:: Given data ::
§ §

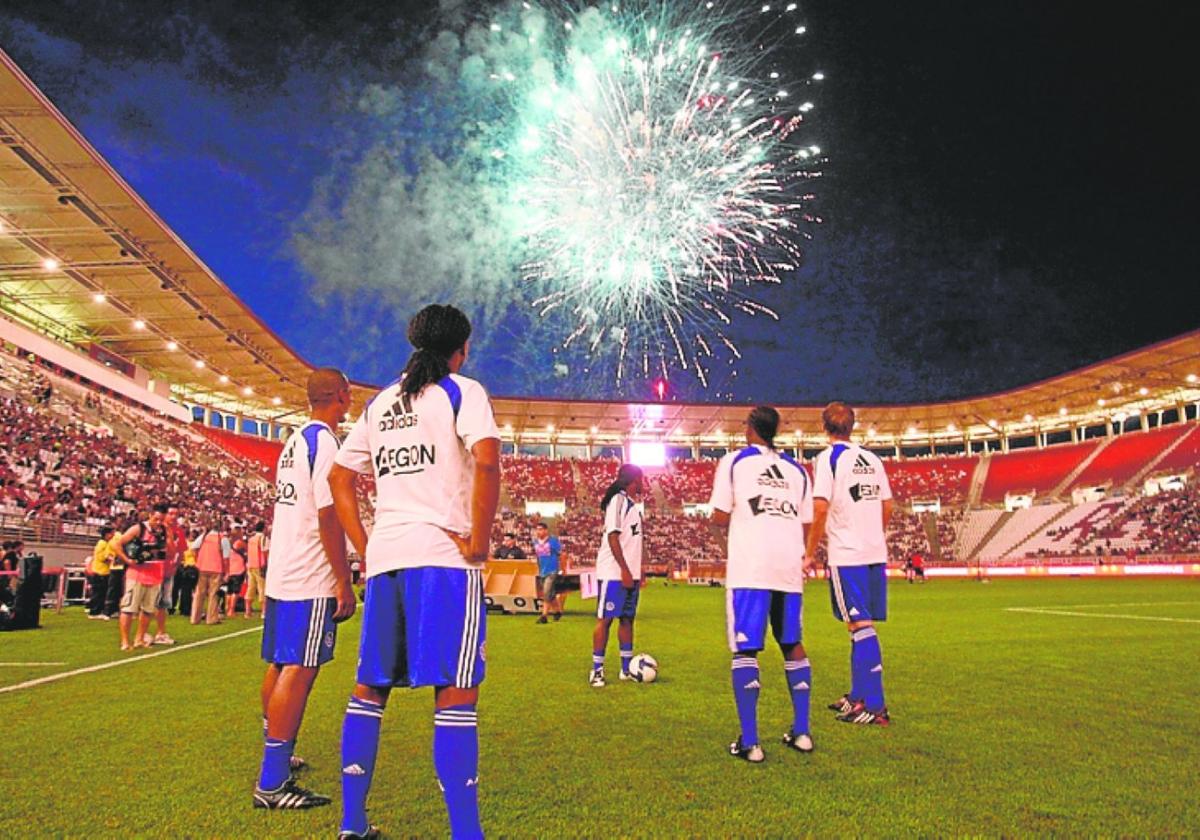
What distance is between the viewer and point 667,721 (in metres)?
5.82

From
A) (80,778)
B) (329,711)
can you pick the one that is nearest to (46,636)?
(329,711)

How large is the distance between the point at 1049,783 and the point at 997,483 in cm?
6269

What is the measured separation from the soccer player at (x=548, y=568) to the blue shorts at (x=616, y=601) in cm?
855

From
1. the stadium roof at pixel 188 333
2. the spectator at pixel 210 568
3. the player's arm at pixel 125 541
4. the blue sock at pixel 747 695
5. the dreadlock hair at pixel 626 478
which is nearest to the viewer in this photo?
the blue sock at pixel 747 695

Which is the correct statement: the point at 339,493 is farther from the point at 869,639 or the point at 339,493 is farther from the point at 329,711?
the point at 869,639

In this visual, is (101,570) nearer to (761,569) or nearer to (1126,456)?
(761,569)

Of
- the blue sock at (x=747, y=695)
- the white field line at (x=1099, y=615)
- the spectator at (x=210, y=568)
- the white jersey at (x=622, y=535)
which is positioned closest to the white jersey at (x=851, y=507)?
the blue sock at (x=747, y=695)

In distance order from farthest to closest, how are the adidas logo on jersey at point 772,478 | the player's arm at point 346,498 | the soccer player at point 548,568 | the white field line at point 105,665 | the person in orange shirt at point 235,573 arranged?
1. the person in orange shirt at point 235,573
2. the soccer player at point 548,568
3. the white field line at point 105,665
4. the adidas logo on jersey at point 772,478
5. the player's arm at point 346,498

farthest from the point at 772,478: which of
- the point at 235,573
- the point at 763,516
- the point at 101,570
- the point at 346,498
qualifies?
the point at 101,570

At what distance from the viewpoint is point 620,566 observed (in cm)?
763

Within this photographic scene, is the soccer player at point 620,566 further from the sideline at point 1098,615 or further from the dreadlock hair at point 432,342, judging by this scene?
the sideline at point 1098,615

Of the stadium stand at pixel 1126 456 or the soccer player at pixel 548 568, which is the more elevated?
the stadium stand at pixel 1126 456

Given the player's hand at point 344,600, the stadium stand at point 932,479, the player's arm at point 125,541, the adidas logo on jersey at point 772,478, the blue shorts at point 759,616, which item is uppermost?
the stadium stand at point 932,479

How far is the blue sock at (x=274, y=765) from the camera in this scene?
3.83 m
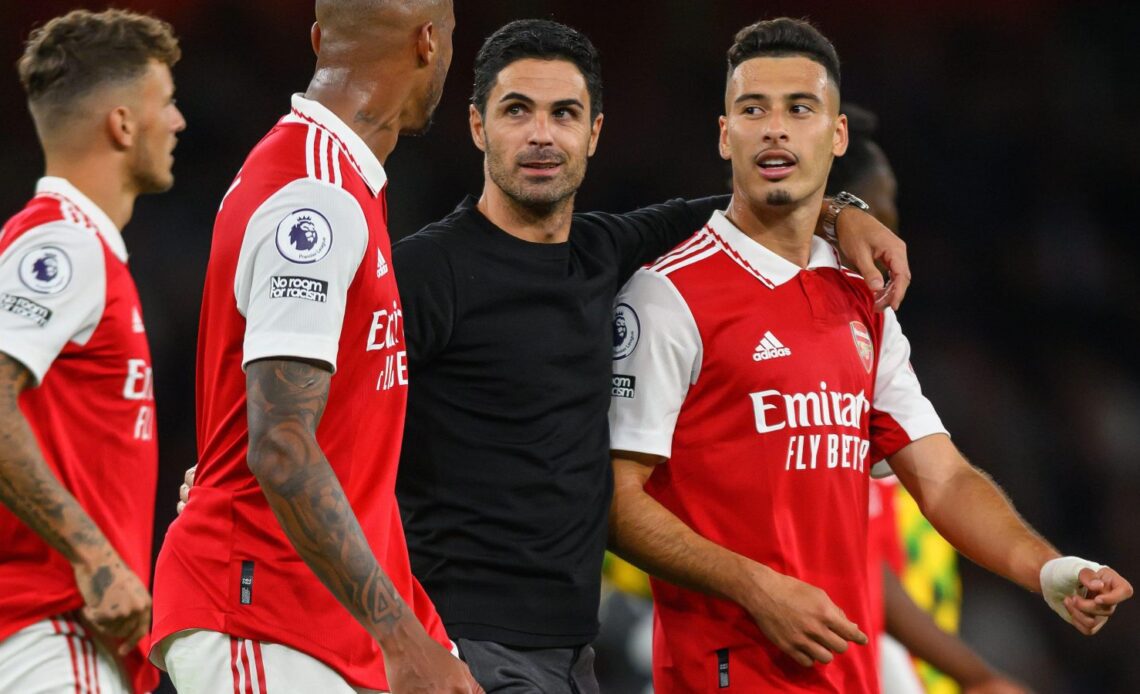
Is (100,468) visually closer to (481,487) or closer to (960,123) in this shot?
(481,487)

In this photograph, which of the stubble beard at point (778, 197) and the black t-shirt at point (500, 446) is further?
the stubble beard at point (778, 197)

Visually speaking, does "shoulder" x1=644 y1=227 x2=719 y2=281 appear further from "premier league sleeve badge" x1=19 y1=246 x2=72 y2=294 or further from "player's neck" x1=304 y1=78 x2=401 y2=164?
"premier league sleeve badge" x1=19 y1=246 x2=72 y2=294

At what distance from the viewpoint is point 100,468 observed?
353 centimetres

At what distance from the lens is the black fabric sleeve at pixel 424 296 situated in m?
3.14

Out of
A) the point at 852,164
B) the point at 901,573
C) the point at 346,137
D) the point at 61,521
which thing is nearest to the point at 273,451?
the point at 346,137

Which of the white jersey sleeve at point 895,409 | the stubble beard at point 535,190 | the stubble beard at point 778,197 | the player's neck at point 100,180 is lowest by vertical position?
the white jersey sleeve at point 895,409

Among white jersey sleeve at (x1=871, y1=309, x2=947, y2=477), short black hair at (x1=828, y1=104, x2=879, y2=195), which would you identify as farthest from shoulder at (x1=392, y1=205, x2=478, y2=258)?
short black hair at (x1=828, y1=104, x2=879, y2=195)

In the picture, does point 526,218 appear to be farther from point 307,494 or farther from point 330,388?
point 307,494

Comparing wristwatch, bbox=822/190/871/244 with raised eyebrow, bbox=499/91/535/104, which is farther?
wristwatch, bbox=822/190/871/244

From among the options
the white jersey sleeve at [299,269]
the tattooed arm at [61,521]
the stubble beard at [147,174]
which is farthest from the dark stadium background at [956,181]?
the white jersey sleeve at [299,269]

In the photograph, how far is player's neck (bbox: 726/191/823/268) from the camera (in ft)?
12.1

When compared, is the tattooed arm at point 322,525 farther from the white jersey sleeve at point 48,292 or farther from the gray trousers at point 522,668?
the white jersey sleeve at point 48,292

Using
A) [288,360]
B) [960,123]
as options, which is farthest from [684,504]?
[960,123]

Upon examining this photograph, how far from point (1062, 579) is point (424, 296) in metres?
1.55
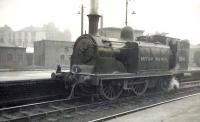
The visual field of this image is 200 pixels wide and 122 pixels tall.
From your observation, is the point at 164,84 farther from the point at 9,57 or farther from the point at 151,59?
the point at 9,57

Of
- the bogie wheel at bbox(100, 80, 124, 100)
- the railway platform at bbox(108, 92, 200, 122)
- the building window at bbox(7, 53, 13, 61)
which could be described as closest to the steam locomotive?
the bogie wheel at bbox(100, 80, 124, 100)

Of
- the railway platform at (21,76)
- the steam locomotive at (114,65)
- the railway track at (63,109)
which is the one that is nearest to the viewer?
the railway track at (63,109)

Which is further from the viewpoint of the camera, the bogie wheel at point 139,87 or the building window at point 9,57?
the building window at point 9,57

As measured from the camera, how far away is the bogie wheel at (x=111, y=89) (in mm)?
12881

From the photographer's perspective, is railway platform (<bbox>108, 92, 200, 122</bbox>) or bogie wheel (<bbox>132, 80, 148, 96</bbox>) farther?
bogie wheel (<bbox>132, 80, 148, 96</bbox>)

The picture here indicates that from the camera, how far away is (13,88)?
12.5 metres

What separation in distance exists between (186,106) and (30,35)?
13292 cm

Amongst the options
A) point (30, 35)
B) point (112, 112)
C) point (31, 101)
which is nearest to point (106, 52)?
point (112, 112)

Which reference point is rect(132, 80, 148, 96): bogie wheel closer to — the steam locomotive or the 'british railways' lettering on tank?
the steam locomotive

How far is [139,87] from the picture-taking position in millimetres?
15203

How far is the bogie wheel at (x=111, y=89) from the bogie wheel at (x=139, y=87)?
1.07m

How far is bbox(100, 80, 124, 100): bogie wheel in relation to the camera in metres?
12.9

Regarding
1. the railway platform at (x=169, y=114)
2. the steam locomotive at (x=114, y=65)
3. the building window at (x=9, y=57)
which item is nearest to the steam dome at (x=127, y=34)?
the steam locomotive at (x=114, y=65)

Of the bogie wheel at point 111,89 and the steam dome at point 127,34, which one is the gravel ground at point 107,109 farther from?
the steam dome at point 127,34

§ §

From the data above, write out everything exactly except the pictures.

:: Output for this task ::
What distance is between the viewer and point 667,721 (in metres)?
5.82

From
A) (80,778)
B) (329,711)
can you pick the one that is nearest to (46,636)?
(329,711)

How large is the distance between the point at 1049,783 and the point at 997,483 in cm?
6269

What is the measured separation from the soccer player at (x=548, y=568) to the blue shorts at (x=616, y=601) in cm?
855

From
1. the stadium roof at pixel 188 333
2. the spectator at pixel 210 568
3. the player's arm at pixel 125 541
4. the blue sock at pixel 747 695
5. the dreadlock hair at pixel 626 478
which is nearest to the viewer in this photo?
the blue sock at pixel 747 695

Which is the correct statement: the point at 339,493 is farther from the point at 869,639 or the point at 339,493 is farther from the point at 329,711?
the point at 869,639

In this visual, is (101,570) nearer to (761,569) or nearer to (1126,456)?
(761,569)

Of
- the blue sock at (x=747, y=695)
- the white field line at (x=1099, y=615)
- the spectator at (x=210, y=568)
- the white jersey at (x=622, y=535)
which is positioned closest to the white jersey at (x=851, y=507)?
the blue sock at (x=747, y=695)

In distance order from farthest to closest, how are the adidas logo on jersey at point 772,478 | the player's arm at point 346,498 | the soccer player at point 548,568 | the white field line at point 105,665 | the person in orange shirt at point 235,573 arranged?
1. the person in orange shirt at point 235,573
2. the soccer player at point 548,568
3. the white field line at point 105,665
4. the adidas logo on jersey at point 772,478
5. the player's arm at point 346,498

farthest from the point at 772,478: which of
- the point at 235,573
- the point at 763,516
- the point at 101,570
- the point at 346,498
qualifies?
the point at 101,570

At what distance from the viewpoint is point 620,566 observed (in cm)?
763

Within this photographic scene, is the soccer player at point 620,566 further from the sideline at point 1098,615 or further from the dreadlock hair at point 432,342, judging by this scene?
the sideline at point 1098,615

Of the stadium stand at pixel 1126 456 or the soccer player at pixel 548 568, which is the more elevated?
the stadium stand at pixel 1126 456

Given the player's hand at point 344,600, the stadium stand at point 932,479, the player's arm at point 125,541, the adidas logo on jersey at point 772,478, the blue shorts at point 759,616, which item is uppermost?
the stadium stand at point 932,479

How far is the blue sock at (x=274, y=765) from the camera in this scene?
3.83 m
Is (100,468) visually closer to (481,487) or closer to (960,123) in this shot?
(481,487)

In this photograph, which of the stubble beard at point (778, 197) and the black t-shirt at point (500, 446) is further?
the stubble beard at point (778, 197)

Visually speaking, does "shoulder" x1=644 y1=227 x2=719 y2=281 appear further from "premier league sleeve badge" x1=19 y1=246 x2=72 y2=294 or further from "player's neck" x1=304 y1=78 x2=401 y2=164?
"premier league sleeve badge" x1=19 y1=246 x2=72 y2=294

At what distance from the viewpoint is point 100,468 observed?
353 centimetres

At what distance from the lens is the black fabric sleeve at pixel 424 296 situated in m?
3.14

Out of
A) the point at 852,164
B) the point at 901,573
C) the point at 346,137
D) the point at 61,521
which thing is nearest to the point at 273,451?
the point at 346,137

Which of the white jersey sleeve at point 895,409 | the stubble beard at point 535,190 | the stubble beard at point 778,197 | the player's neck at point 100,180 is lowest by vertical position?
the white jersey sleeve at point 895,409

Among white jersey sleeve at (x1=871, y1=309, x2=947, y2=477), short black hair at (x1=828, y1=104, x2=879, y2=195), which would you identify as farthest from shoulder at (x1=392, y1=205, x2=478, y2=258)?
short black hair at (x1=828, y1=104, x2=879, y2=195)

In the picture, does point 526,218 appear to be farther from point 307,494 or farther from point 330,388?
point 307,494

Comparing wristwatch, bbox=822/190/871/244 with raised eyebrow, bbox=499/91/535/104, which is farther?
wristwatch, bbox=822/190/871/244

From among the options
the white jersey sleeve at [299,269]
the tattooed arm at [61,521]
the stubble beard at [147,174]
which is farthest from the dark stadium background at [956,181]?
the white jersey sleeve at [299,269]

In the photograph, how far is player's neck (bbox: 726/191/823/268) from the camera (in ft)?
12.1

When compared, is the tattooed arm at point 322,525 farther from the white jersey sleeve at point 48,292 or farther from the gray trousers at point 522,668?
the white jersey sleeve at point 48,292

Using
A) [288,360]
B) [960,123]
as options, which is farthest from [684,504]?
[960,123]

Upon examining this photograph, how far from point (1062, 579) is point (424, 296) in metres?
1.55
The visual field of this image is 200 pixels wide and 122 pixels tall.
From your observation, is the point at 164,84 farther from the point at 9,57 or farther from the point at 151,59?
the point at 9,57

Of
- the bogie wheel at bbox(100, 80, 124, 100)
- the railway platform at bbox(108, 92, 200, 122)
- the building window at bbox(7, 53, 13, 61)
which could be described as closest to the steam locomotive?
the bogie wheel at bbox(100, 80, 124, 100)

Of
- the railway platform at (21,76)
- the steam locomotive at (114,65)
- the railway track at (63,109)
which is the one that is nearest to the viewer?
the railway track at (63,109)

Which is further from the viewpoint of the camera, the bogie wheel at point 139,87 or the building window at point 9,57?
the building window at point 9,57

As measured from the camera, how far away is the bogie wheel at (x=111, y=89) (in mm)?
12881

From the photographer's perspective, is railway platform (<bbox>108, 92, 200, 122</bbox>) or bogie wheel (<bbox>132, 80, 148, 96</bbox>) farther?
bogie wheel (<bbox>132, 80, 148, 96</bbox>)

The picture here indicates that from the camera, how far away is (13,88)?
12.5 metres

What separation in distance exists between (186,106) and (30,35)?
13292 cm

Amongst the options
A) point (30, 35)
B) point (112, 112)
C) point (31, 101)
which is nearest to point (106, 52)?
point (112, 112)

Which reference point is rect(132, 80, 148, 96): bogie wheel closer to — the steam locomotive or the 'british railways' lettering on tank?
the steam locomotive

How far is [139,87] from the picture-taking position in millimetres?
15203

How far is the bogie wheel at (x=111, y=89) from the bogie wheel at (x=139, y=87)?
1.07m

How far is bbox(100, 80, 124, 100): bogie wheel in relation to the camera in metres?
12.9

Regarding
1. the railway platform at (x=169, y=114)
2. the steam locomotive at (x=114, y=65)
3. the building window at (x=9, y=57)
which item is nearest to the steam dome at (x=127, y=34)?
the steam locomotive at (x=114, y=65)

Of the bogie wheel at point 111,89 and the steam dome at point 127,34, which one is the gravel ground at point 107,109 farther from?
the steam dome at point 127,34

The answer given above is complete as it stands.